GOLF—JACK NICKLAUS, five up after 27 holes, withstood a late charge by Lee Trevino and scored a 2-1 victory in the 36-hole finals of the Piccadilly World Match Play championship in Virginia Water, England.

HANDBALL—PAT KIRBY of New York wrested the world title from defender Joey Maher of Ireland in straight sets 21-19, 21-11 in Dublin.

HARNESS RACING—Favored TIMOTHY T. ($2.60, $2.60), who broke stride during a traffic jam and finished ninth in the first heat, won the next two one-mile trots to capture his second Triple Crown event, the Kentucky Futurity in Lexington (page 58).

Racing against the clock, STEADY STAR lowered the world mark for a mile by three-year-old pacers by a full second to 1:54. The record is still two-fifths off the best time for pacers of any age.

HORSE RACING—Previously unbeaten and 4-5 favorite Hoist the Flag was disqualified for interfering with another horse, and LIMIT TO REASON ($15.40) was declared the winner of the $205,025 Champagne Stakes at Belmont Park.

MOTOR SPORTS—LEE ROY YARBROUGH posted his first NASCAR victory of the year, in the $145,000 National 500 in Charlotte, N.C., by averaging 123.246 mph in a Mercury (page 62).

Austria's JOCHEN RINDT was named posthumously as the 1970 world champion race driver. Before he was killed in a practice heat for the Italian Grand Prix at Monza last Sept. 5, he had collected 45 points, a total no one will be able to exceed before year's end.

MILEPOSTS—FOUND: A new sponsor for the financially troubled HELMS ATHLETIC FOUNDATION AND HALL OF FAME, established in Los Angeles 34 years ago as a storehouse of sports memorabilia. The United State Savings and Loan Association plans to underwrite an expanded operation that will include roving exhibits in the company's branches.

NAMED: ROBERT SEAMAN, to succeed Ben Wilson as head coach of the decimated Wichita State football team for the remainder of the season. Wilson and 13 players were among 30 persons killed in the crash of a chartered plane two weeks ago (page 20).

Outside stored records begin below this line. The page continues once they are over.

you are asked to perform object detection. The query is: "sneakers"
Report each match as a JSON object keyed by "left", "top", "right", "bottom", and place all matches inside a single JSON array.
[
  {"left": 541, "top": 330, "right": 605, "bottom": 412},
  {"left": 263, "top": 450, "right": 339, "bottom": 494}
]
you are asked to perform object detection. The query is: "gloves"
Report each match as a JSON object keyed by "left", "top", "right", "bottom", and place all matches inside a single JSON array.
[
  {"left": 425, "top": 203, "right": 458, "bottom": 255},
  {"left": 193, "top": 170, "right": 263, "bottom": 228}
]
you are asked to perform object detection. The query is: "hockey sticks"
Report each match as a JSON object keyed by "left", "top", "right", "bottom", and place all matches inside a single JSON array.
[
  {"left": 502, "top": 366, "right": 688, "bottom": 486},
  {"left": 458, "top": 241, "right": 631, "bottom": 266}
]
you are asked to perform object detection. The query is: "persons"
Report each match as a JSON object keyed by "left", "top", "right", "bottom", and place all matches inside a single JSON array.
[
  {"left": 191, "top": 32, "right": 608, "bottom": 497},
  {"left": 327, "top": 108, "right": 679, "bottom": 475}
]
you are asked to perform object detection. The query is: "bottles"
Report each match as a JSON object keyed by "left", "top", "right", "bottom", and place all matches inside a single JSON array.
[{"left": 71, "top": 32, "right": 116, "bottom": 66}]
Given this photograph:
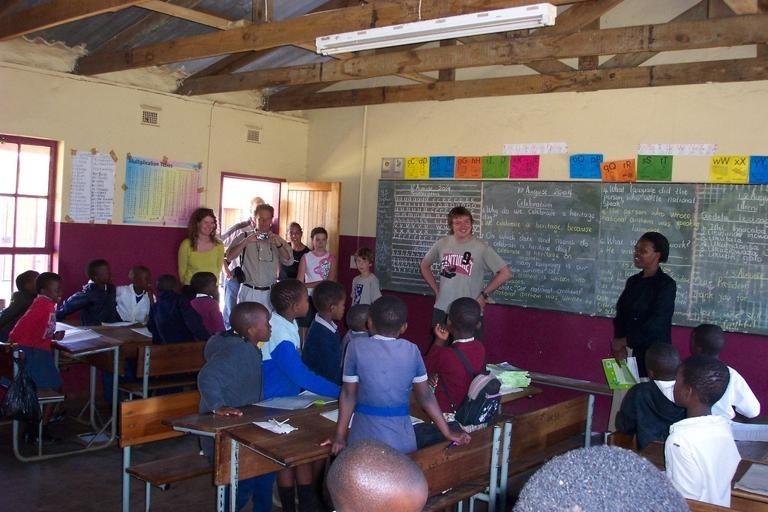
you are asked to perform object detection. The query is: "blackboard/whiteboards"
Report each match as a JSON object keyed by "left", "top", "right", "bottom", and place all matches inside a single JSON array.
[{"left": 375, "top": 180, "right": 767, "bottom": 334}]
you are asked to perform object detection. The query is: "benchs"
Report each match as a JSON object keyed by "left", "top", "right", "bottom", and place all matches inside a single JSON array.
[{"left": 1, "top": 307, "right": 767, "bottom": 511}]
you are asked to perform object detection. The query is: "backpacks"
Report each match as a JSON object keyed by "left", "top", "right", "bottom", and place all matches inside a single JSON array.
[{"left": 438, "top": 345, "right": 502, "bottom": 434}]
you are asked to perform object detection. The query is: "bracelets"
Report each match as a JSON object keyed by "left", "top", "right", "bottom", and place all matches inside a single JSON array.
[
  {"left": 481, "top": 290, "right": 489, "bottom": 299},
  {"left": 277, "top": 243, "right": 283, "bottom": 248}
]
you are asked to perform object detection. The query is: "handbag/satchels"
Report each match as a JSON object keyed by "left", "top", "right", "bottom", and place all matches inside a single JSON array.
[{"left": 413, "top": 422, "right": 462, "bottom": 448}]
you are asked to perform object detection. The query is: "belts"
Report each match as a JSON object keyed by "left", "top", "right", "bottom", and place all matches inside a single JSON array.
[{"left": 244, "top": 284, "right": 270, "bottom": 290}]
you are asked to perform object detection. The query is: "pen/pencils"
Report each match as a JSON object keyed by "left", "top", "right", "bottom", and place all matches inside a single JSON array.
[{"left": 444, "top": 431, "right": 467, "bottom": 451}]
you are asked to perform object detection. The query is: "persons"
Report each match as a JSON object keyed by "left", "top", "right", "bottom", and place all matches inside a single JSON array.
[
  {"left": 56, "top": 259, "right": 132, "bottom": 404},
  {"left": 190, "top": 272, "right": 225, "bottom": 332},
  {"left": 295, "top": 226, "right": 336, "bottom": 350},
  {"left": 320, "top": 296, "right": 472, "bottom": 455},
  {"left": 199, "top": 302, "right": 276, "bottom": 509},
  {"left": 327, "top": 440, "right": 427, "bottom": 509},
  {"left": 221, "top": 196, "right": 276, "bottom": 332},
  {"left": 2, "top": 271, "right": 39, "bottom": 334},
  {"left": 279, "top": 222, "right": 310, "bottom": 280},
  {"left": 177, "top": 208, "right": 224, "bottom": 301},
  {"left": 115, "top": 267, "right": 156, "bottom": 323},
  {"left": 257, "top": 279, "right": 342, "bottom": 509},
  {"left": 350, "top": 248, "right": 382, "bottom": 306},
  {"left": 419, "top": 206, "right": 513, "bottom": 352},
  {"left": 612, "top": 342, "right": 688, "bottom": 455},
  {"left": 9, "top": 272, "right": 65, "bottom": 449},
  {"left": 228, "top": 204, "right": 294, "bottom": 314},
  {"left": 414, "top": 298, "right": 486, "bottom": 449},
  {"left": 605, "top": 230, "right": 675, "bottom": 434},
  {"left": 301, "top": 280, "right": 345, "bottom": 386},
  {"left": 340, "top": 304, "right": 370, "bottom": 367},
  {"left": 510, "top": 443, "right": 688, "bottom": 512},
  {"left": 663, "top": 353, "right": 742, "bottom": 507},
  {"left": 690, "top": 323, "right": 761, "bottom": 424},
  {"left": 148, "top": 273, "right": 210, "bottom": 395}
]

PLACED ON PROBATION: By the Big Eight Conference, KANSAS STATE for three years and KANSAS for two years, both for recruiting violations. The Kansas State penalty, one of the most severe ever imposed by the league, applies only to football and rules out any bowl game or NCAA-sanctioned television appearance. The action against Kansas applies to all sports but carries no postseason or television restrictions.

REINSTATED: Former Cy Young Award winner DENNY McLAIN, whose three suspensions during the last season cost him $57,000 and caused him to miss 121 days of action, by Baseball Commissioner Bowie Kuhn. Following the reinstatement McLain was traded, along with three other players, from the Detroit Tigers to the Washington Senators.

RETIRED: DAN GURNEY, a noted car builder who also achieved significant success as a driver, especially on the European Grand Prix circuit; to concentrate on private business interests.

RULED: By a federal judge in San Francisco, that RICK BARRY must stay with the New York Nets of the ABA until all aspects of his legal fight to return to the San Francisco Warriors are cleared up in a court trial scheduled to begin May 3, 1971.

SUED: The NATIONAL FOOTBALL LEAGUE, for its planned local-area television blackout of the Super Bowl next January 17 in Miami, by the United States Consumers Protective Association. A similar suit in last year's game was dismissed.

SUED: The financially troubled PITTSBURGH PENGUINS of the National Hockey League, by the Mellon Bank, for falling behind in repayment of a more than $4 million loan. While the present owners seek a new buyer for the three-year-old team, NHL President Clarence Campbell said the league had extended "financial and other considerations" to preserve the franchise.

TRADED: Boston Red Sox Outfielder TONY CONIGLIARO, with Catcher Gerry Moses and Pitcher Ray Jarvis, to the California Angels, for Relief Pitcher Ken Tatum, Outfielder Jarvis Tatum and Second Baseman Doug Griffin.

DIED: CURTIS TURNER, 46, one of the winningest and most controversial NASCAR drivers of all time, whose career spanned the sport's growth from dirt tracks to superspeedways; when the plane he was piloting crashed in the mountains of Western Pennsylvania.